Breakfast represents about 20 percent of Panera’s sales, and the company has recently been shifting its focus and advertising efforts to lunch and dinner. People tend to eat those meals in groups, and that can mean more orders. The strategy has increased the number of entrées sold after 11 a.m. by about 3 percent every quarter over the past year and a half. Unfortunately, those gains came at the expense of breakfast. “Several competitors focused their advertising dollars intensely on the AM business,” Shaich said during Wednesday’s earnings call. “In addition, competitors have stepped up their game at breakfast.”

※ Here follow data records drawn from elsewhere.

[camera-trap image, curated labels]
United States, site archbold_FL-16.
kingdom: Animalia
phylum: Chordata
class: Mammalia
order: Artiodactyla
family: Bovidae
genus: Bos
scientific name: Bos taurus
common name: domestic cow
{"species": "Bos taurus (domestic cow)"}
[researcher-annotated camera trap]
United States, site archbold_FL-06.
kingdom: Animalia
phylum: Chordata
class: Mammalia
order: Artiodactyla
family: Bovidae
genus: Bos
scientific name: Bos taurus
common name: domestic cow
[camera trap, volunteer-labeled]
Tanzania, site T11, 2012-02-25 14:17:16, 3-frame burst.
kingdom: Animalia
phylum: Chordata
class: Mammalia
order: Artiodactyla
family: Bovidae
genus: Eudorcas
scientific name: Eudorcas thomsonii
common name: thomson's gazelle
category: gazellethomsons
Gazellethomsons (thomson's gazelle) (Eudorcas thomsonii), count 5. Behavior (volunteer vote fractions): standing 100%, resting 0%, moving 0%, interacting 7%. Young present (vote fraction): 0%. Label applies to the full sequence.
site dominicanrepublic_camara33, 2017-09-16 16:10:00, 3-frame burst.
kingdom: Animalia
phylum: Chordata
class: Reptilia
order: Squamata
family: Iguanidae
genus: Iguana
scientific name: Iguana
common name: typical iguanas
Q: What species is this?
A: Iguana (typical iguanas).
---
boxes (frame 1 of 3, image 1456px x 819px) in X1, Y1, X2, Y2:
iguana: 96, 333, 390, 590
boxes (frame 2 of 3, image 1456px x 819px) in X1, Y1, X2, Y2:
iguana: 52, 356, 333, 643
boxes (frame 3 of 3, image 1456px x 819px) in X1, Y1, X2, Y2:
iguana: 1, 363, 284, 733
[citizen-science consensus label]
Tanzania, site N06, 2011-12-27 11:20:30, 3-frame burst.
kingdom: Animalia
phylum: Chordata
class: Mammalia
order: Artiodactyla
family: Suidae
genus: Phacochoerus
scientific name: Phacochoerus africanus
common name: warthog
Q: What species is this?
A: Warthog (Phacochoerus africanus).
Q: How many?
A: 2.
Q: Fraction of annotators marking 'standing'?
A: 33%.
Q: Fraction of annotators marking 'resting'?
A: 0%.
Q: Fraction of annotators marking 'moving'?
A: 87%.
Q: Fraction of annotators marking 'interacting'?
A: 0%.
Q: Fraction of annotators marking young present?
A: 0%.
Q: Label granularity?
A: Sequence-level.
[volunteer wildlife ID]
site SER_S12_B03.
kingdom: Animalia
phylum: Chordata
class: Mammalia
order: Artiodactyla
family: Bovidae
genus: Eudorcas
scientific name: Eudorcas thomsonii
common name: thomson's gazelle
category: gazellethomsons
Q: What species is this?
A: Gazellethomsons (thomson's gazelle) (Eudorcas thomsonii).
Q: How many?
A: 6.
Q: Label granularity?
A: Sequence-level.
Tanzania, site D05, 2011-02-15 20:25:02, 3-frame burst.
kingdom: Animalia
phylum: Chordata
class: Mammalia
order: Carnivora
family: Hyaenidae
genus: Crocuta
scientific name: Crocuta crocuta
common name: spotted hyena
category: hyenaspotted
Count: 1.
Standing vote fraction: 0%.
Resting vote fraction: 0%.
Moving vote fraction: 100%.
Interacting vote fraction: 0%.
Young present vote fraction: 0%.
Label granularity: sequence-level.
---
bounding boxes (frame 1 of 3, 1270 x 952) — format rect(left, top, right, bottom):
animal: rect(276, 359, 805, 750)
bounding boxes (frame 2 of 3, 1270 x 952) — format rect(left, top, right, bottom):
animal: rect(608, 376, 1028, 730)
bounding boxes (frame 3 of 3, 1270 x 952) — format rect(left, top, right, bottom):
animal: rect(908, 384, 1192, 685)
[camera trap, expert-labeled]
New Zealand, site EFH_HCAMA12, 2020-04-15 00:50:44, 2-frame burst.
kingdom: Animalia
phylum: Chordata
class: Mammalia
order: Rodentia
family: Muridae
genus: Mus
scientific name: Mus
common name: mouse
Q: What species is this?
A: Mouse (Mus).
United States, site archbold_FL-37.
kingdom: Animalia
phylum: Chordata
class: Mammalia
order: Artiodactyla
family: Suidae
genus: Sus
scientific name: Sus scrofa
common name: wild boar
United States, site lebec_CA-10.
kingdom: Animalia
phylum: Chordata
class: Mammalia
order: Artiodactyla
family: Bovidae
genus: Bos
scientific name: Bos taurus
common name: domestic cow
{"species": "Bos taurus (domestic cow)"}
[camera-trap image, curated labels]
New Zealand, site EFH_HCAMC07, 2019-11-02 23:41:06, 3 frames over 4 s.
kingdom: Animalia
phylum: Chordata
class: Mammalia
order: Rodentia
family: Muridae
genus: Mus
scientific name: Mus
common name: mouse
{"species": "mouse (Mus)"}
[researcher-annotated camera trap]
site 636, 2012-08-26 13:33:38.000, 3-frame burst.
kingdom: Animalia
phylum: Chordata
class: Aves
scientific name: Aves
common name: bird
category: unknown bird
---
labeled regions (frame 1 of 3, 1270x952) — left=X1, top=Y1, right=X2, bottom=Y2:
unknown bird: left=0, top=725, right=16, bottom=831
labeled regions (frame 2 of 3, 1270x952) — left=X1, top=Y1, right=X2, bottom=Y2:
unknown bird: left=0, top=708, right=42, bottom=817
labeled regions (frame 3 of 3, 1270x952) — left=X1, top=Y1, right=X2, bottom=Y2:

This spring, for example, McDonald’s launched the diet-friendlier Egg White Delight McMuffin and introduced in some locations a “McDonald’s After Midnight” menu, which offered a selection of breakfast items from 12 a.m. to 4 a.m. Taco Bell launched a new breakfast menu last year and started testing a Waffle Taco this spring. Burger King added new specialty coffees this year, and nothing lures morning crowds like caffeine.
But no use crying over stale bagels. To reverse the trend, Panera plans to boost its marketing around breakfast and will advertise the egg, cheese, and ham Breakfast Power Sandwich in the third quarter. “We are allocating more resources, including marketing and our loyalty program, around the breakfast offerings,” spokeswoman Linn Parish writes in an e-mail.
Even beyond a lackluster breakfast, Panera hasn’t seen extraordinary results with recent product launches. The chain added a shrimp salad and shrimp roll, which lacked the allure of last year’s strawberry salad, Cobb salad, and BLT promotions (to be fair, those were among Panera’s most successful). Shrimp, Shaich explained, “was a very strong protein, but one that appealed to a narrower niche of customer.”